According to Plaintiffs, however, their efforts failed because Defendants provided neither the sales support nor the viable saleable product that was guaranteed under the Franchise Agreement. (Id., ¶ 45). Plaintiffs incurred numerous additional expenses in connection with the operation of the business between September, 2017, and September, 2019, including capital infusion, various forms of advertising (recommended by Defendants), payroll, travel expenses, and legal fees. (Id., ¶¶ 46, 48).
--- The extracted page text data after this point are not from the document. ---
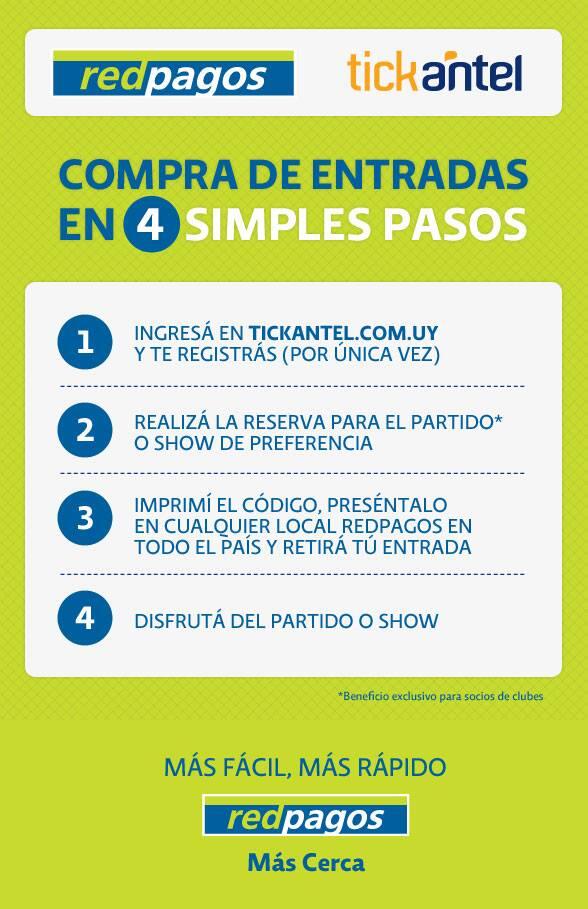 redpagos tickantel

COMPRA DE ENTRADAS EN 4 SIMPLES PASOS

1 INGRESÁ EN TICKANTEL.COM.UY Y TE REGISTRÁS (POR ÚNICA VEZ)

2 REALIZÁ LA RESERVA PARA EL PARTIDO* O SHOW DE PREFERENCIA

3 IMPRIMÍ EL CÓDIGO, PRESÉNTALO EN CUALQUIER LOCAL REDPAGOS EN TODO EL PAÍS Y RETIRÁ TÚ ENTRADA

4 DISFRUTÁ DEL PARTIDO O SHOW

*Beneficio exclusivo para socios de clubes

MÁS FÁCIL, MÁS RÁPIDO

redpagos

Más Cerca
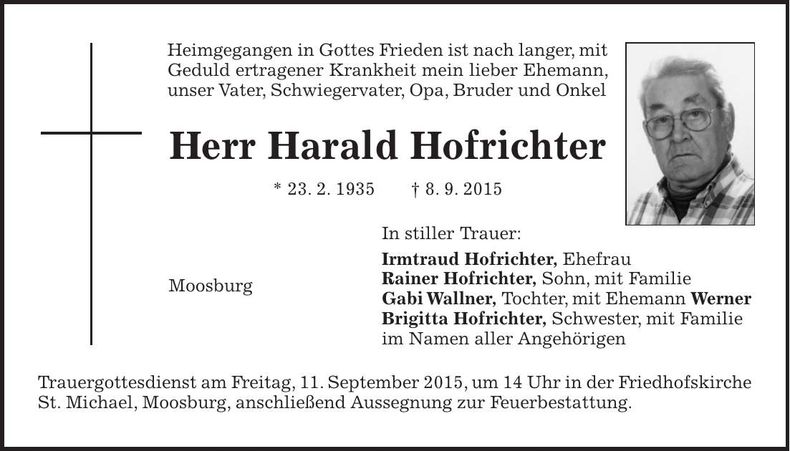 Heimgegangen in Gottes Frieden ist nach langer, mit Geduld ertragener Krankheit mein lieber Ehemann, unser Vater, Schwiegervater, Opa, Bruder und Onkel

Herr Harald Hofrichter

* 23. 2. 1935 † 8. 9. 2015

Moosburg

In stiller Trauer:

Irmtraud Hofrichter, Ehefrau
Rainer Hofrichter, Sohn, mit Familie
Gabi Wallner, Tochter, mit Ehemann Werner
Brigitta Hofrichter, Schwester, mit Familie
im Namen aller Angehörigen

Trauergottesdienst am Freitag, 11. September 2015, um 14 Uhr in der Friedhofskirche St. Michael, Moosburg, anschließend Aussegnung zur Feuerbestattung.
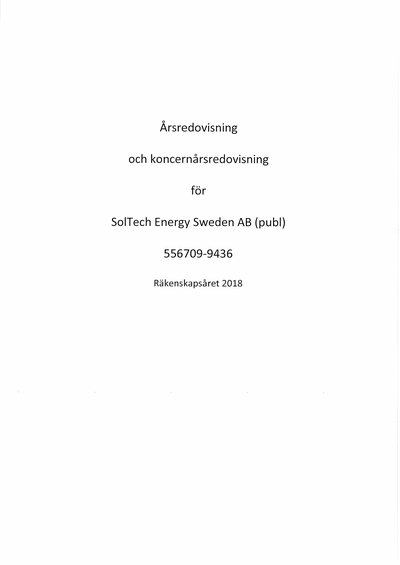 Årsredovisning

och koncernårsredovisning

för

SolTech Energy Sweden AB (publ)

556709-9436

Räkenskapsåret 2018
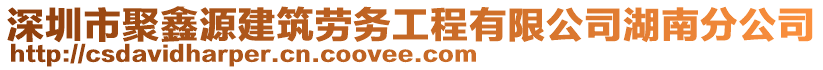 深圳市聚鑫源建筑劳务工程有限公司湖南分公司
http://csdavidharper.cn.coovee.com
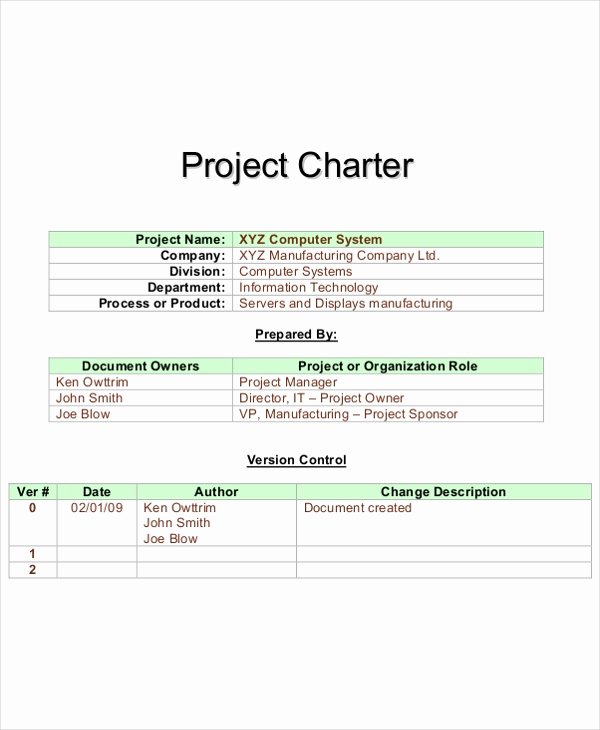 Project Charter

| Project Name: | XYZ Computer System |
|---|---|
| Company: | XYZ Manufacturing Company Ltd. |
| Division: | Computer Systems |
| Department: | Information Technology |
| Process or Product: | Servers and Displays manufacturing |

Prepared By:

| Document Owners | Project or Organization Role |
|---|---|
| Ken Owttrim | Project Manager |
| John Smith | Director, IT – Project Owner |
| Joe Blow | VP, Manufacturing – Project Sponsor |

Version Control

| Ver # | Date | Author | Change Description |
|---|---|---|---|
| 0 | 02/01/09 | Ken Owttrim John Smith Joe Blow | Document created |
| 1 | | | |
| 2 | | | |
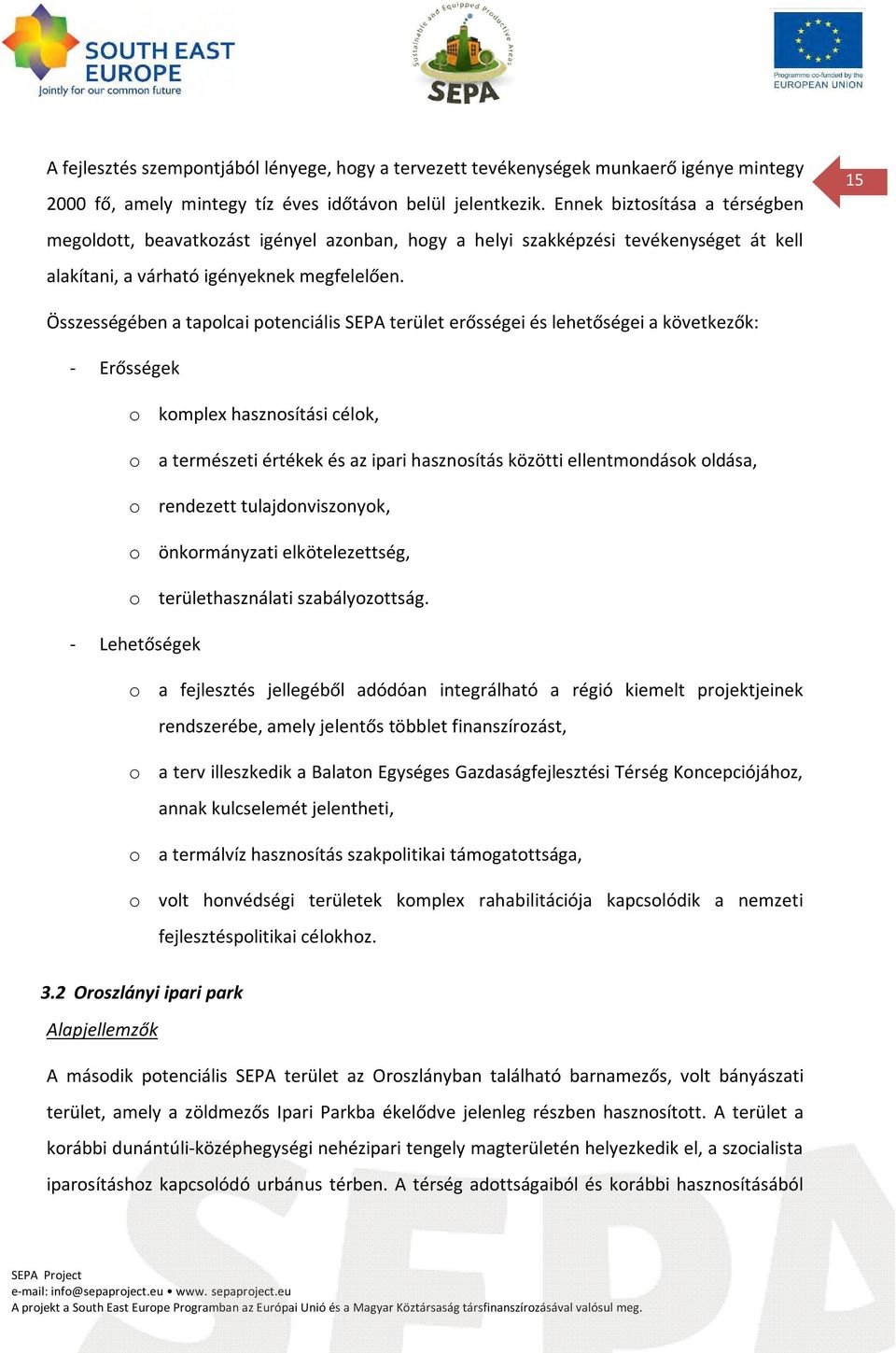 SOUTH EAST EUROPE
Jointly for our common future

Sustainable and Equipped Productive Areas
SEPA

Programme co-funded by the EUROPEAN UNION

15

A fejlesztés szempontjából lényege, hogy a tervezett tevékenységek munkaerő igénye mintegy 2000 fő, amely mintegy tíz éves időtávon belül jelentkezik. Ennek biztosítása a térségben megoldott, beavatkozást igényel azonban, hogy a helyi szakképzési tevékenységet át kell alakítani, a várható igényeknek megfelelően.

Összességében a tapolcai potenciális SEPA terület erősségei és lehetőségei a következők:

- Erősségek
 o komplex hasznosítási célok,
 o a természeti értékek és az ipari hasznosítás közötti ellentmondások oldása,
 o rendezett tulajdonviszonyok,
 o önkormányzati elkötelezettség,
 o területhasználati szabályozottság.
- Lehetőségek
 o a fejlesztés jellegéből adódóan integrálható a régió kiemelt projektjeinek rendszerébe, amely jelentős többlet finanszírozást,
 o a terv illeszkedik a Balaton Egységes Gazdaságfejlesztési Térség Koncepciójához, annak kulcselemét jelentheti,
 o a termálvíz hasznosítás szakpolitikai támogatottsága,
 o volt honvédségi területek komplex rahabilitációja kapcsolódik a nemzeti fejlesztéspolitikai célokhoz.

3.2 Oroszlányi ipari park
Alapjellemzők

A második potenciális SEPA terület az Oroszlányban található barnamezős, volt bányászati terület, amely a zöldmezős Ipari Parkba ékelődve jelenleg részben hasznosított. A terület a korábbi dunántúli-középhegységi nehézipari tengely magterületén helyezkedik el, a szocialista iparosításhoz kapcsolódó urbánus térben. A térség adottságaiból és korábbi hasznosításából

SEPA Project
e-mail: info@sepaproject.eu • www. sepaproject.eu
A projekt a South East Europe Programban az Európai Unió és a Magyar Köztársaság társfinanszírozásával valósul meg.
As a result of Defendants’ failure to comply with their obligations under the Franchise Agreement, including requirements that they provide Plaintiffs with training and guidance and make timely payments, Plaintiffs maintain they were forced to cease their formal operations as a Medinexo franchisee. (Id., ¶¶ 48, 49). Plaintiffs filed their Complaint in this matter on September 9, 2019. (ECF No. 1).7 In their

Complaint Plaintiffs assert the following causes of action: Violations of the New York State Franchise Sales Act (“NYFSA”), §§ 683 and 687 (Count I); Violations of the New Jersey Consumer Fraud Act (“NJCFA”), §§ 56.8-1, et seq. (Count II); Fraud in the Inducement (Count III); and Breach of Contract (Count IV).